Utilizzare la condivisione dello schermo potrebbe essere un ottimo modo per risolvere una serie piuttosto varia di problemi.

Per esempio, ciò consente di intervenire da remoto (in maniera diretta o meno) per risolvere problemi tecnici ma anche di controllare ciò che avviene su un determinato computer pur essendo distante da esso. Allo stesso modo, chi tiene webinar o simili, può fruire di tale funzione per rendere molto più pratica la propria lezione, interagendo direttamente con i propri alunni. Di fatto, per la maggior parte di utenti condividere ciò che avviene sullo schermo può risultare molto utile.

Per venire incontro a tale richiesta, gli sviluppatori di software hanno realizzato svariate soluzioni piuttosto funzionali. In questo articolo affronteremo proprio questo argomento, cercando di comprendere quali sono le principali applicazioni per la condivisione del display e l’eventuale azione da remoto all’interno di tale contesto.

Philips BDM4037UW desktop

Condivisione dello schermo: tutte le principali applicazioni disponibili

Al di là della semplice condivisione dello schermo, come abbiamo lasciato intuire, questi software offrono molto di più. In molti casi si ha il reale controllo sul dispositivo “visionato”, potendo intervenire direttamente per risolvere un dato problema.
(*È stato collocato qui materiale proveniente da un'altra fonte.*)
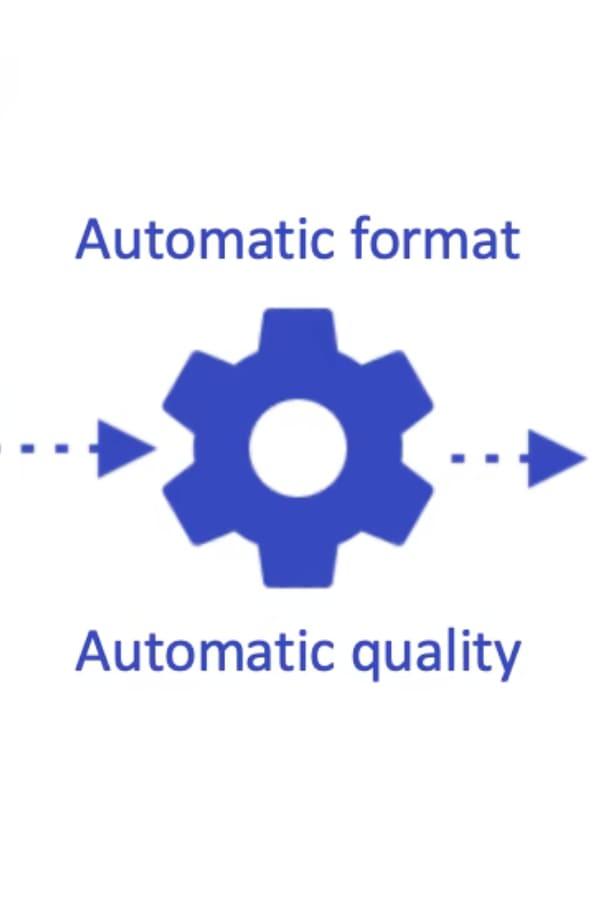 Optimize icon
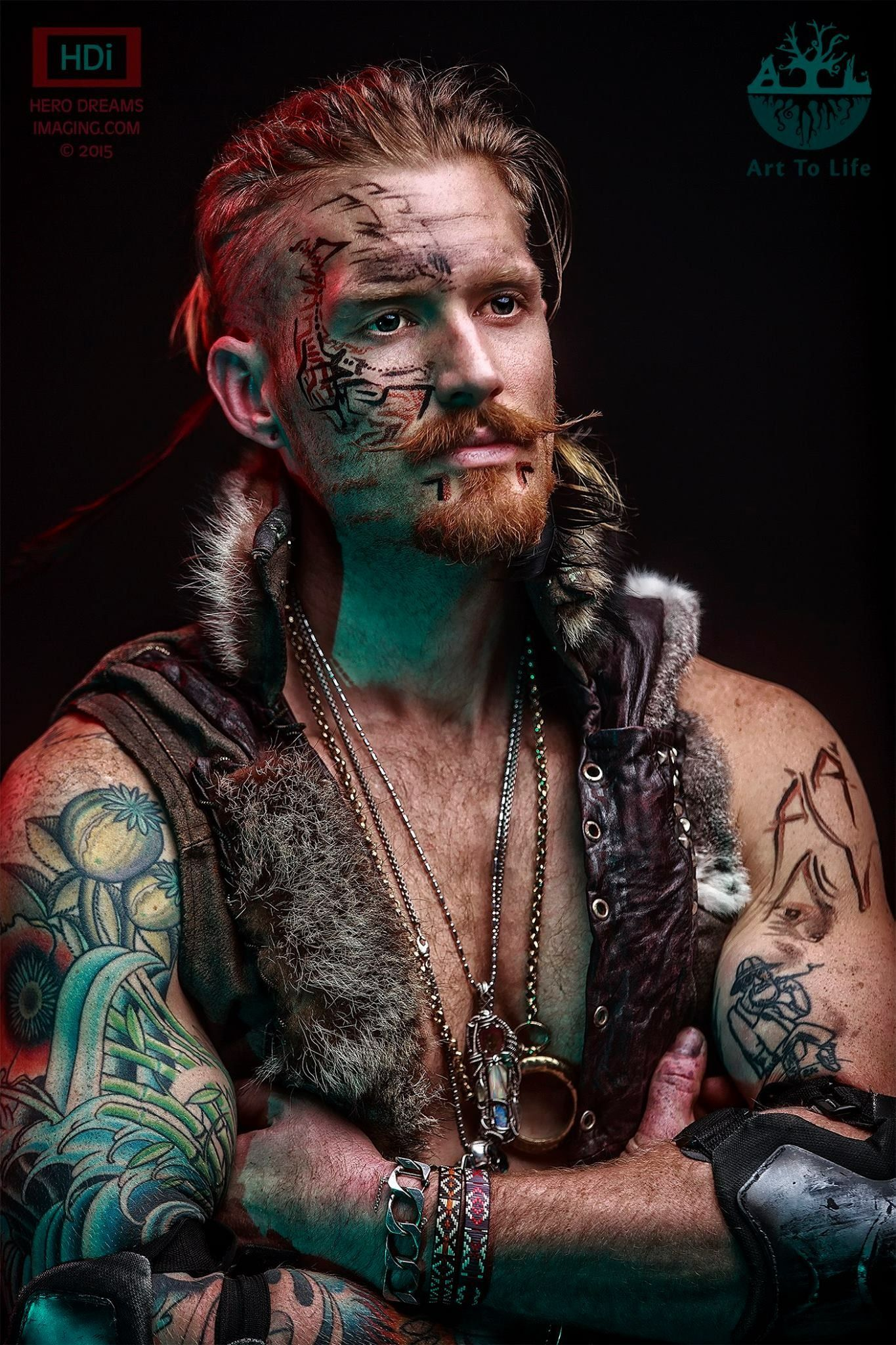 Tribal Warrior In Fur And Leather Vest Clothing Design By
Senza soffermarci oltre, andiamo ad analizzare le principali applicazioni, siano esse gratuite o meno.

TeamViewer

TeamViewer

Tra le tante alternative, la più conosciuta è senza ombra di dubbio TeamViewer. La principale caratteristica di tale applicazione è l’altissimo livello di compatibilità. Questo infatti lavora indistintamente su Windows, macOS, Linux, ChromeOS e persino piattaforme mobile (Android e iOS).

TeamViewer è un’applicazione fruibile sia attraverso una versione gratuita che con una avanzata, forte di molte più funzioni. A meno di non avere particolari esigenze, come meeting aziendali o simili, la versione base risulta comunque già più che sufficiente.

Funzionalità legate alla condivisione di file, di comunicare tramite microfono nonché la compatibilità con software come SalesForce, Amazon Workspaces, Zendesk, ServiceNow e Boss.

Supremo

Supremo interfaccia

Leggermente meno famoso rispetto alla precedente applicazione, Supremo risulta comunque una più che valida alternativa per la condivisione dello schermo. Punto di forza di questo software è il fatto che risulta estremamente leggero e che non necessita alcun tipo di installazione o configurazione per quanto riguarda router, firewall e simili.

L’app in questione offre la possibilità di gestire schermi multipli, passando facilmente file da un computer all’altro con la classica tecnica Drag & Drop. Si tratta di uno strumento per la gestione di computer da remoto che, così come per TeamViewer, va ben oltre la semplice condivisione del display. Supremo cripta il flusso dati con un algoritmo AES con chiave da 256 bit. Come se non bastasse, è possibile incrementare ulteriormente il livello di sicurezza specificando una password a 6 caratteri alfanumerici.

Tra le tante peculiarità interessanti offerte dal programma, sottolineiamo l’installazione come servizio di Windows. Questa funzione consente di lanciare automaticamente Supremo in fase di avvio del sistema operativo. Ciò consente di poter controllare una macchina remota direttamente, senza dover intervenire “manualmente” sul computer controllato.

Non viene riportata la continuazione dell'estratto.